The facility shall have a testing plan and response strategy in place to address infectious disease outbreaks.  Pursuant to the plan and response strategy, the facility shall test residents and facility staff for infectious diseases listed in Section 690.100 of the Control of Communicable Diseases Code in a manner that is consistent with current guidelines and standards of practice.
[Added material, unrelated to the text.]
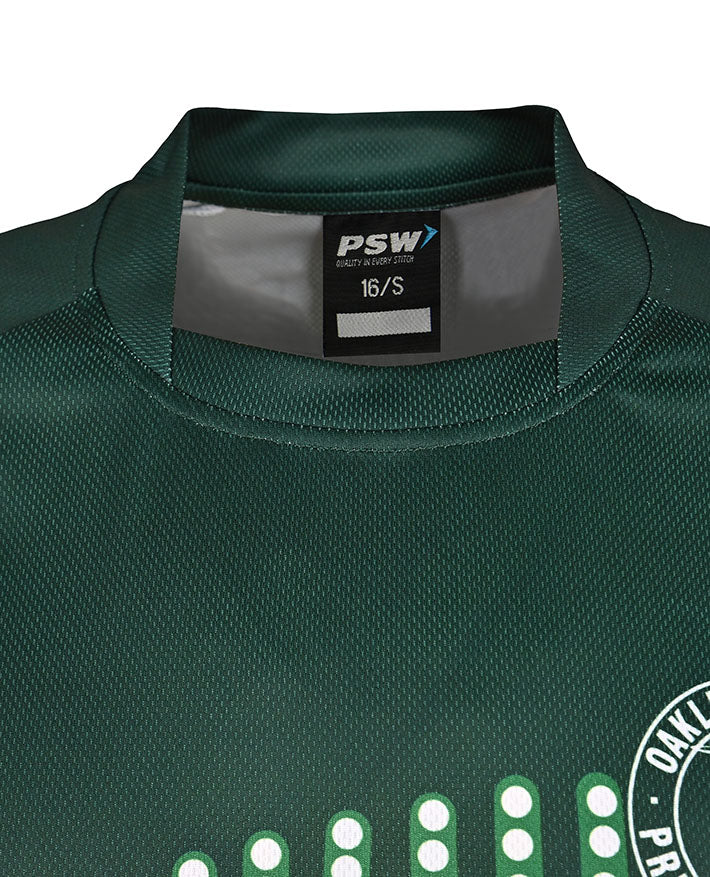 Short Sleeve Sublimated Polo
Each facility shall conduct testing of residents and staff for the control or detection of infectious diseases when:

 

1)         The facility is experiencing an outbreak; or

 

2)         Directed by the Department or the certified local health department where the chance of transmission is high, including, but not limited to, regional outbreaks, epidemics, or pandemics.  For the purposes of this Section, "outbreak" has the same meaning as defined in the Control of Communicable Diseases Code.

 

3)         Documentation

 

A)        For residents, document in each resident's record any time a test was completed, including the result of the test, or whether testing was refused or contraindicated.

 

B)        For staff members, document in each staff member's confidential medical file (as distinct from their personnel file) any time a test was completed, including the result of the test, or whether testing was refused or contraindicated.

 

C)        For students, student interns, and volunteers, document in each individual's confidential medical file any time a test was completed, including the result of the test or whether testing was refused or contraindicated (in the event that no confidential medical file is maintained, the program for students, student interns, and volunteers shall include a process for documenting these results).

 

4)         Upon confirmation that a resident, staff member, volunteer, student, or student intern tests positive with an infectious disease, or displays symptoms consistent with an infectious disease, each facility shall take immediate steps to prevent the transmission by implementing practices that include but are not limited to cohorting, isolation and quarantine, environmental cleaning and disinfecting, hand hygiene, and use of appropriate personal protective equipment.

 

5)         Each facility shall have written procedures for addressing residents, staff members, volunteers, students, and student interns who refuse testing or are unable to be tested.

 

f)         Each facility shall make arrangements with a testing laboratory to process any specimens collected under subsection (e) and ensure that complete information is submitted with each specimen, including name, address, date of birth, sex, race, ethnicity, email address, telephone number, and attending physician (if applicable).

 

g)         For testing done under subsection (e), each facility shall report to the Department, on a form and manner as prescribed by the Department, the number of residents, staff members, volunteers, students, and student interns tested, and the number of positive, negative and indeterminate cases.

 

h)         Certified facilities shall comply with 42 CFR 483.80(h).

 

i)          Facilities shall not restrict visitation without a reasonable clinical or safety cause and shall facilitate in-person visitation whenever feasible, in accordance with Department and CDC guidance for infection prevention.